Осень. Вся красота в незаметном изъяне.
В перелеске листвою играют лучи.
Растолкали с утра и мешок с меня сняли,
Вероятно весь выкуп сполна получив.
Оглядевшись, я вижу – почтенные люди
Распивают медлительно жбанчик вина.
Фаршированный карп на нефритовом блюде,
Ароматно дымясь, ожидает меня.
Слышен цинь семиструнный. И сладкое пенье.
Звук умиротворенный, божественный труд.
Танцовщицы в сапожках из кожи оленьей
То склонятся как ивы, то тихо плывут.
Осень. В роще листву растрясся, как обноски,
Растворяются влажные духи дерев.
И давно суетой не пугают даоса
Ветви кленов и ясеней, оледенев.
Гусь, отбившись от стаи, застыл над сторожкой,
И еще не спустившись, прервал свой полет.
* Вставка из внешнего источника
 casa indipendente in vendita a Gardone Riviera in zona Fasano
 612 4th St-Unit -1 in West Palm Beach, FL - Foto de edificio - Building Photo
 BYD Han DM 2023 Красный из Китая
Золотистая глина прилипла к подошве
И от дома уйти далеко не дает.
Облака по лекалам нарезала осень
И, как мать, не пускает меня за порог.
И поэты безмолвно стоят на морозе,
И гудит, как упавшее яблоко, гонг.

Мартобрь

Мост разведен. И небосвод разверст.
И облако – над лошадью святого.
Заляпал купол бликами матрос,
Закат на репродукции потрогав.
Толпа воров снует в толпе раззяв.
Чернеет лес на Ладоге и Охте,
Как будто кто-то, рукавичку сняв,
По инею потер корявым ногтем.
У школы пес в снегу и гам детей.
С фотокружка бредет домой отличник.
Завален горизонт в округе всей.
Тень не видна, и длинный план статичен.
Мешая ехать, охать, просто жить,
Ложится свет и вызывает жалость
К себе. Чтоб век спустя разворошить
Что тихим детством в памяти слежалось.

Простые стихи

Новогодняя коробка – снег, игрушка, голубок.
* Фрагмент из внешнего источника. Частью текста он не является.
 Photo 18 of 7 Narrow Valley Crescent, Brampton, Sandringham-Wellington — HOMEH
Типографская иконка, разукрашенный лубок.
Царь тупой, как пробка, с шашкой. Пышный ус скрывает рот.
Всей семьей убьют, не жалко. Паровоз летит вперед!
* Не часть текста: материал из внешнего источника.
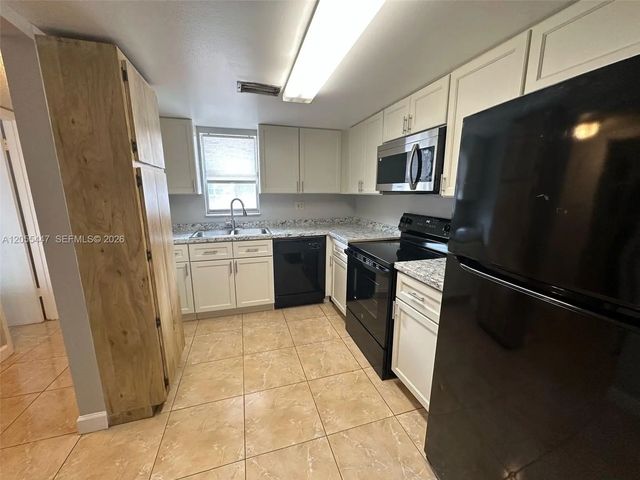 3 of 18 - 4159 Sw 66th Lane #120, Davie, FL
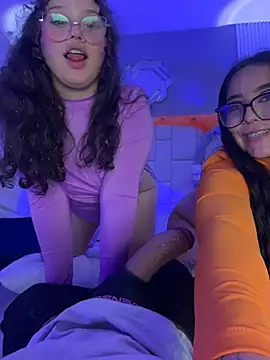 Chat XXX en directo de KatlynRous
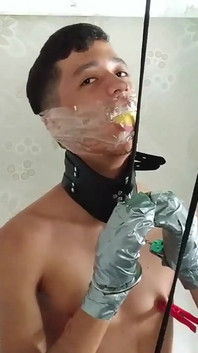 Игривая женщина-кошка мастурбирует игрушкой с одиноким латинским пареньком!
Ветер, ветер, звон посуды. Зал, из мебели дрова.
Балалайка, гусли, смута. Бунт, кровавый карнавал.
За окном салют с нагана. В тюли инея окно.
Стопка, с выходом цыгано-чка. Не жалко никого.
Страшный праздник в доме нашем. Ходит с флагами район.
Что мы все, как дети, пляшем? И читаем, и поем.
Спины гнем, ломаем шапки. Жмемся, слезы льем ручьем.
Всей толпой убьют, не жалко. Нас наделают еще.
Мало надо нам заботы. Неба хватит за глаза.
Хлеб без карточек, шесть соток, кол, на привязи коза.
Угол с топчаном-лежанкой. Двор и стол для домино.
Дом, пустырь, тупик с пожаркой. Про разведчиков кино.
Звезды в небе из граната. Из гранита крест на край.
Нам для счастья мало надо. Нам всю правду подавай.
Только правды нету дома, сбилась с твердого пути.